By late 1987, The Pawn was Firebird's second best-selling Amiga game in the United States. Reviewers complimented it for its excellent graphics (on some versions) and the opening music available in some game versions. The game itself–story and parser–got mostly positive reviews.

- In the October 1986 edition of Compute!, Neil Randall described The Pawn as "parod[ying] the entire genre of interactive fiction, showing us that much of it — even the serious stuff — has its shortcomings", giving as example a character campaigning to eliminate mazes in text adventures. Randall commented that some of the Atari ST version's graphics were "superb" but wished that the pictures contributed to solving the game instead of being optional. He concluded that "Firebird has given us a good adventure, one that bodes well for the company and for all of us adventurers".
- In the December 1986 edition of Computer Gaming World, Roy Wagner stated that The Pawn "shows how well something can be done for the Amiga when one KNOWS the machine". Roy Wagner reviewed the game for Computer Gaming World, and stated that "Both humor and challenge are present here, two of the key elements of any good adventure (along with an excellent parser and outstanding presentation)."
- In the January–February 1987 edition of Info, Benn Dunnington gave the Amiga version four-plus stars out of five, praising the "excellent graphics" and text parser. Dunnington concluded, "The Pawn's story is good, the characters are interesting, and the play is entertaining".
- In the July 1987 edition of Commodore Magazine, Shay Adams thought the game's sophisticated parser "handily parses circles around every American counterpart except Infocom's - and it's not far behind that one." Adams was highly impressed by the game plot as well, saying, "The Pawn also delivers well-honed prose, vivid graphics, innovative visual effects, and dozens of puzzles - some diabolically difficult, others deceptively simple - in an imaginative story." He concluded with a strong recommendation: "Technically and creatively, this is England's all-time best adventure game. For advanced players, The Pawn is a must whether you prefer text or graphic adventures."
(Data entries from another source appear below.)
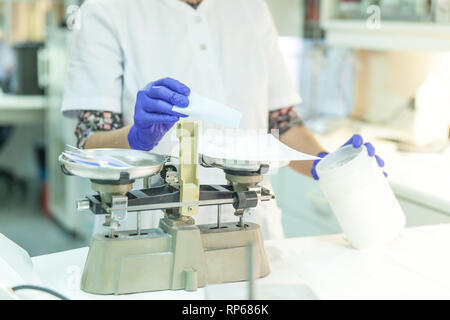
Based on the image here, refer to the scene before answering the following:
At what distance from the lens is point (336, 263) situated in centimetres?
129

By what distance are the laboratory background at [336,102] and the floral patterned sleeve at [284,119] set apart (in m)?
0.44

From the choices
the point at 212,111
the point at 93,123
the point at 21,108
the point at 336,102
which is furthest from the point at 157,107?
the point at 21,108

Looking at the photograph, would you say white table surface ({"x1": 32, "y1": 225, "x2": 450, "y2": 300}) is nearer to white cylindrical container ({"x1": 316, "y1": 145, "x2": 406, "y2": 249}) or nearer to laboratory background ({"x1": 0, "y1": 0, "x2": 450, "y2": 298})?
white cylindrical container ({"x1": 316, "y1": 145, "x2": 406, "y2": 249})

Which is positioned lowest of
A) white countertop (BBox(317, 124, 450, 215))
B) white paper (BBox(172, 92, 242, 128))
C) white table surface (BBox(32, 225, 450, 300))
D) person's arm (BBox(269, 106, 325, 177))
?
white table surface (BBox(32, 225, 450, 300))

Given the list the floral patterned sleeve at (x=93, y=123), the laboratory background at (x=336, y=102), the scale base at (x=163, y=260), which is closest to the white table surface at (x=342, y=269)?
the scale base at (x=163, y=260)

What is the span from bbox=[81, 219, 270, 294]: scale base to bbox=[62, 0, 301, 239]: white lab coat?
327mm

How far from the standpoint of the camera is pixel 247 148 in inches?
48.5

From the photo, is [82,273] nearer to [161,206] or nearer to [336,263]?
[161,206]

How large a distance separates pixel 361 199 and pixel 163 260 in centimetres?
45

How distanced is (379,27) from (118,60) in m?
1.30

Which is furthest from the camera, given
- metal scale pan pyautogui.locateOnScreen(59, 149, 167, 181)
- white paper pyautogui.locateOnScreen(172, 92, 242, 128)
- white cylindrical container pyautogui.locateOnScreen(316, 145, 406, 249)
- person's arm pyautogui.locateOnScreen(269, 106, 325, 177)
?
person's arm pyautogui.locateOnScreen(269, 106, 325, 177)

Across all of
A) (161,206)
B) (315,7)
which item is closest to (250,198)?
(161,206)

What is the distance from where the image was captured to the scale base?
3.56 ft

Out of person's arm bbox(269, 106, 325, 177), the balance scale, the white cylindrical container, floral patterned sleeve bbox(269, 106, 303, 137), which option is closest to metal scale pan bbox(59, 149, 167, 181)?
the balance scale
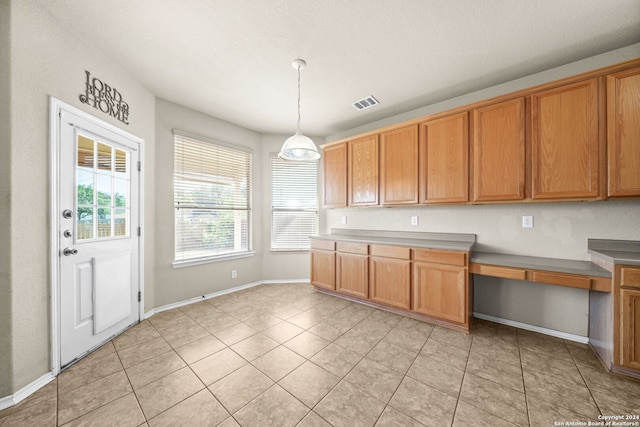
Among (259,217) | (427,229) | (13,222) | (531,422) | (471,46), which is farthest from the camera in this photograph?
(259,217)

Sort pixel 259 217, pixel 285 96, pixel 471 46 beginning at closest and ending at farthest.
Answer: pixel 471 46 < pixel 285 96 < pixel 259 217

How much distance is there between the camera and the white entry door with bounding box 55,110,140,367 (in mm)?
1927

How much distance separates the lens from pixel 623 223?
2.14 meters

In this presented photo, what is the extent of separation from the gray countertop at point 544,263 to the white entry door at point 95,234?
3.77 meters

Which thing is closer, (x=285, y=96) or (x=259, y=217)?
(x=285, y=96)

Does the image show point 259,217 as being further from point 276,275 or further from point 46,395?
point 46,395

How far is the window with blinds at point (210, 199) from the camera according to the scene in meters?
3.29

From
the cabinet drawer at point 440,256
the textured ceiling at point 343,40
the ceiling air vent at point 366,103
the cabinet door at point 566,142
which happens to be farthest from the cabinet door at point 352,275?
the textured ceiling at point 343,40

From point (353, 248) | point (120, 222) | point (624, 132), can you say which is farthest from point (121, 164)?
point (624, 132)

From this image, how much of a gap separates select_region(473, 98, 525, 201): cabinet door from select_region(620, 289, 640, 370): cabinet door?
3.42ft

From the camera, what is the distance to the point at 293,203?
436 cm

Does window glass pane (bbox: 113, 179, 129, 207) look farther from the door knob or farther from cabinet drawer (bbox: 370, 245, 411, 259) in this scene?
cabinet drawer (bbox: 370, 245, 411, 259)

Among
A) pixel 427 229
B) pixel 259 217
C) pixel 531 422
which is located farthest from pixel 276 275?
pixel 531 422

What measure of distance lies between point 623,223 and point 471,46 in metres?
2.18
Two reviews of the game appeared in Dragon:
- In the October 1986 edition, Hartley and Pattie Lesser stated that the Atari ST version's "'painted' scenes will leave you in awe". They also praised the "sophisticated language parser" and thought "the intriguing plot" would be "extremely appealing to all gamers."
- In the June 1988 edition, Hartley, Patricia, and Kirk Lesser reviewed the IBM PC and PC compatible version, commenting that since their previous review The Pawn "is steadily pushing toward the status of becoming a classic adventure." The Lessers thought highly of the game, saying, "The Pawn is not only great for experienced adventurers, but because of the interactivity of the scenario’s characters, it also enables novice gamers to learn as they progress through the land of Kerovnia. This is certainly one offering that any computer-game library should contain." They gave the game an above average rating of 4 out of 5 stars if played on an IBM PC or compatible equipped with an Enhanced Graphics Adapter EGA board, but only 2½ stars for systems without an EGA board.

Awards
| Publication | Award |
|---|---|
| Crash | Crash Smash |
| Sinclair User | SU Classic |

===Awards===
In 1988, readers of Crash voted The Pawn "Best Adventure Game of the Year".

It was also "Best Adventure Game of the Year" at the 1987 Golden Joystick Awards.